Using the example of an action from another EU country, the requirements for effective service and the recommended reaction are described below.
Conditions for the effectiveness of service of process from (EU) foreign countries
According to the EU Service of Documents Regulation (Regulation (EC) No. 1393/2007 of the European Parliament and of the Council of November 13, 2007 on the service of judicial and extrajudicial documents in civil or commercial matters), there are two essential requirements for effective service:
- As a rule, the complaint must be submitted in a German translation. Exceptions can only be considered if you as the defendant can prove that you speak the language of the plaintiff.
- The complaint must be accompanied by the form in accordance with Annex II to the EU Service of Documents Regulation in German, together with instructions on the right to refuse acceptance.
The plaintiff must also be able to provide proof of service. If the foreign court sends the claim by ordinary mail, it is advisable in any case to ignore the incoming mail.

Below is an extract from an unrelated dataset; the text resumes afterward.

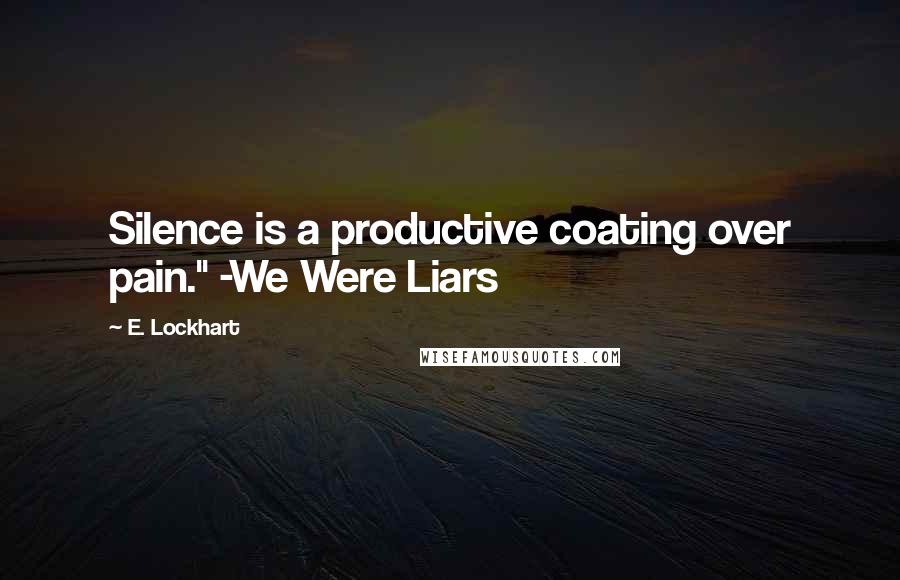 E. Lockhart Quotes: Silence is a productive coating over pain." -We Were Liars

Legal situation if one of the requirements for effective service is not met
Defects in service have the following legal consequences:
Lack of translation of the complaint from abroad
If there is no translation, the following applies:
A right to refuse acceptance exists if the recipient does not understand the language of the original. In the case of English, there is some dispute here, but for all other languages it can be clearly stated that the German recipient can insist on a translation and may therefore refuse acceptance.

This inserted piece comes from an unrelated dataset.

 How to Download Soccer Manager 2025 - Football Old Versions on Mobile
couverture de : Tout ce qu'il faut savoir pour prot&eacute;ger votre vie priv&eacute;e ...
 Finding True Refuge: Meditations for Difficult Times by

In principle, acceptance would have to be refused to the bearer (= post office).
This is practically impossible with a registered letter, as is usually the case, because the contents are not yet known at the time of delivery. The law therefore provides for a period of one week within which the document must be returned using the above-mentioned form, which must also contain the return address.
Lack of form and/or effective instruction in the case of legal action from abroad
As stated above, the translated complaint must also be accompanied by the form in German. If the form is missing or is not in German, there is no effective instruction.
In particular, the lack of effective notification, but also the lack of the form as such, constitutes a defect in service which, unless remedied, will render the service ineffective.
Options for action in the event of delivery errors
A foreign title (judgment) based on an action not validly served would be subject to an obstacle to enforcement in Germany.
As the defendant, you could therefore consider not taking any further action. This applies in any case if there is a lack of effective information. According to the case law of the European Court of Justice (ECJ ruling of 2.3.2017 (C-354/15), the mere expiry of a deadline cannot remedy the lack of instruction. The instruction must therefore be made up for.
However, the legal situation described above is not entirely certain. Especially not if the defendant remains completely inactive. This is because European procedural law endeavors to ensure the smoothest possible legal protection in the European area. The latter means that the plaintiff may be required to respond to the court in the country of origin despite the lack of service.

Conclusion / Recommendation
It seems advisable to act with caution even if service deficiencies are identified. This means that at least the foreign court should be made aware of any deficiencies in service.